Nasser, who has been Qatar's ambassador to the United Nations since 1998, will replace Joseph Deiss of Switzerland. Previously Qatar's envoy to Canada, Brazil, Cuba and other countries, he will take over the U.N. job in mid-September.
Nasser told the the 192-nation General Assembly after his unanimous election that he would act as a bridge among developed, developing and least-developed nations.
He added he would focus on "building consensus on major global challenges facing the world today." He said those included armed conflicts, climate change, tackling the financial crisis, poverty and responding to natural disasters.
Nasser was asked by reporters what the General Assembly could do to support the "Arab Spring" of pro-democracy movements that have swept the Middle East and North Africa.
"I hope as an Arab that it will be dealt with through the Arab League," he said.
That would appear to contrast sharply with Deiss, who spoke about the Arab Spring in a speech to the assembly after it re-elected U.N. Secretary-General Ban Ki-moon on Tuesday. Deiss praised Ban's strong support for the pro-democracy drive.
"You (Ban) have said that the 'Arab Spring' was a once-in-a-generation opportunity," Deiss said. "It is essential to show our solidarity with people who aspire to greater freedom, democracy and well-being."
NO TROUBLE FOR THE WEST
The post of president of the General Assembly has little real power but a high profile in chairing the annual September gathering of world leaders in New York. The president also represents the assembly on foreign tours.
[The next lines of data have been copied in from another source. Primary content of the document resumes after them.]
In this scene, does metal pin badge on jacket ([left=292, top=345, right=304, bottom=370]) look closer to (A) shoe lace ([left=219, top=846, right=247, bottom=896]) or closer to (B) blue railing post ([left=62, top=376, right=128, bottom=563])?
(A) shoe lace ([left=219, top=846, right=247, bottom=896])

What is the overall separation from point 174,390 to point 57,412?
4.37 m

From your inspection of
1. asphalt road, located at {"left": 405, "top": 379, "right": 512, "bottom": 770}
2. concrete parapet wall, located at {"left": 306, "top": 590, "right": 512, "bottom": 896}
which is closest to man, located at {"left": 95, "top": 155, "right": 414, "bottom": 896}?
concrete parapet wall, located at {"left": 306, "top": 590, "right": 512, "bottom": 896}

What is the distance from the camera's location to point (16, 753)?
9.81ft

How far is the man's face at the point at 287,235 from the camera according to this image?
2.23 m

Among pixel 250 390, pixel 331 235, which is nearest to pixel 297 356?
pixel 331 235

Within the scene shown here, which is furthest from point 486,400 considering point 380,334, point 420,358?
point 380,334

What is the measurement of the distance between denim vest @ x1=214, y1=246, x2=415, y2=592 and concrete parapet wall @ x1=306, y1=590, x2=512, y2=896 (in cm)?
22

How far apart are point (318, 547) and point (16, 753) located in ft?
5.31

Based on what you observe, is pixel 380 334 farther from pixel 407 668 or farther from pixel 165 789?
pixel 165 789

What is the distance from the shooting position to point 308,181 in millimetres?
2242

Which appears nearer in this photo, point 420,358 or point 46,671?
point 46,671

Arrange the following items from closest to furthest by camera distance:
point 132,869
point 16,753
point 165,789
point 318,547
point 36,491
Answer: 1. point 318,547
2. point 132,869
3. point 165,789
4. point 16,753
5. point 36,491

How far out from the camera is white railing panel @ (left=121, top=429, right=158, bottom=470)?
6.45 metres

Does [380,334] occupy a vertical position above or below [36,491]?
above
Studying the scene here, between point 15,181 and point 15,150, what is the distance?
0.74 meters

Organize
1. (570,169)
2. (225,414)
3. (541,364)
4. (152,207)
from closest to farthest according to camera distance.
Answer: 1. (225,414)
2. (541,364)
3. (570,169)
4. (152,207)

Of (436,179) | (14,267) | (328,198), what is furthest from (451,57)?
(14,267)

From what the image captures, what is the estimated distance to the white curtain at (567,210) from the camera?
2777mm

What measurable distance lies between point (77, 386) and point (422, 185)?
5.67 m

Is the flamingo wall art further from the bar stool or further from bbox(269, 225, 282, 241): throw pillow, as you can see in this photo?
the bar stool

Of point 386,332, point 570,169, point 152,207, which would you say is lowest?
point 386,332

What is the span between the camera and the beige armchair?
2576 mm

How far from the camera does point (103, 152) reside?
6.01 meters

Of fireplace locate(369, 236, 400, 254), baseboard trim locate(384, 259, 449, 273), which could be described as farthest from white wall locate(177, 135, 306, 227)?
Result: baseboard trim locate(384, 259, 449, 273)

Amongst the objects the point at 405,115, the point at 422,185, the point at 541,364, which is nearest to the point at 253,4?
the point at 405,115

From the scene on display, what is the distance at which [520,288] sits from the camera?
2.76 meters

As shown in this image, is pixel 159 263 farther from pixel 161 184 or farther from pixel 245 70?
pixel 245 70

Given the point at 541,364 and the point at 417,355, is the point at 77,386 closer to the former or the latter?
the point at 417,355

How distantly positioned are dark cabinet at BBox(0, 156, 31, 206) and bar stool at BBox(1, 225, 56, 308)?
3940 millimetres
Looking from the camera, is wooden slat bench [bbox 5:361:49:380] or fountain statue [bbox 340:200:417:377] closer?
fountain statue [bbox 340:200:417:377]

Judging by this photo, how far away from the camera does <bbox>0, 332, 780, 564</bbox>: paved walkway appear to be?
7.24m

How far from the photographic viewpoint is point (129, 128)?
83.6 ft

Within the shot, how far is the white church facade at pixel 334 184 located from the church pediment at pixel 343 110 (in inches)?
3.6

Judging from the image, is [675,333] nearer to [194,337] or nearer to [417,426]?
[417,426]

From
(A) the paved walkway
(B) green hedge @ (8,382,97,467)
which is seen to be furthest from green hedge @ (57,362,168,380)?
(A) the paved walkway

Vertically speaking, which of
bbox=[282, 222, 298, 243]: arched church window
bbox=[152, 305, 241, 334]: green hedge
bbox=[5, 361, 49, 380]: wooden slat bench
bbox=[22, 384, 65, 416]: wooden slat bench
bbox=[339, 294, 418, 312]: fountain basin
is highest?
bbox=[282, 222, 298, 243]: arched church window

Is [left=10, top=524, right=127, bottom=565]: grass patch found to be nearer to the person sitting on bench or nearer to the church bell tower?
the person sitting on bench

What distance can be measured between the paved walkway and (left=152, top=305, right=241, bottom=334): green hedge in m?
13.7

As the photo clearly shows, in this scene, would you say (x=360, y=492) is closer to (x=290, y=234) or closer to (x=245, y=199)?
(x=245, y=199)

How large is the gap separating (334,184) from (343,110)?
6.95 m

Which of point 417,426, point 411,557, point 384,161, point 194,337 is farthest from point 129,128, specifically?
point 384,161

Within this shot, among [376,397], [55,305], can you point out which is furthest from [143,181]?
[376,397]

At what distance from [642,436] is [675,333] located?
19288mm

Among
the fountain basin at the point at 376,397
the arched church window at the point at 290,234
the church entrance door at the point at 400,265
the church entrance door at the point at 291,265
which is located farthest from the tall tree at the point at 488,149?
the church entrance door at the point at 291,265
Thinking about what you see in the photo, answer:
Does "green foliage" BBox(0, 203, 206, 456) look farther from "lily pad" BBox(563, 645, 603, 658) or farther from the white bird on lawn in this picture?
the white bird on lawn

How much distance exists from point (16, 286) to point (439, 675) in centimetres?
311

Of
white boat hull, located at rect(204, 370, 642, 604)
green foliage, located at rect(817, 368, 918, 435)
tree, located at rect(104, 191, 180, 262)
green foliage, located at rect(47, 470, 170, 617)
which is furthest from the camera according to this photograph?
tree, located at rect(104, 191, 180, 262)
U.N. diplomats say Nasser is a competent diplomat who will likely follow in the footsteps of Deiss, who has not ruffled Western feathers the way his two predecessors did.
Deiss followed two men noted for their strong views on the Middle East -- one-time Nicaraguan Foreign Minister Miguel D'Escoto, who held the post from 2008 to 2009, and Ali Treki of Libya, who was assembly president from 2009 to 2010.
D'Escoto made headlines by accusing the United States of "demonizing" Iranian President Mahmoud Ahmadinejad and Israel of practicing apartheid-style racial separation against Palestinians.
Treki maintained a lower profile, but accused Israel last year of "inhuman and totally unacceptable aggression" by storming a Turkish aid ship trying to run the Israeli blockade of Gaza.
Libyan leader Muammar Gaddafi, whom Libyan rebels have been trying for months to overthrow, had hoped to appoint Treki as his U.N. envoy but the Libyan diplomat defected to the opposition after leaving the country.
The General Assembly job rotates among geographic areas. This year, it is the turn of the Asia Group, which includes countries in Asia and the Middle East.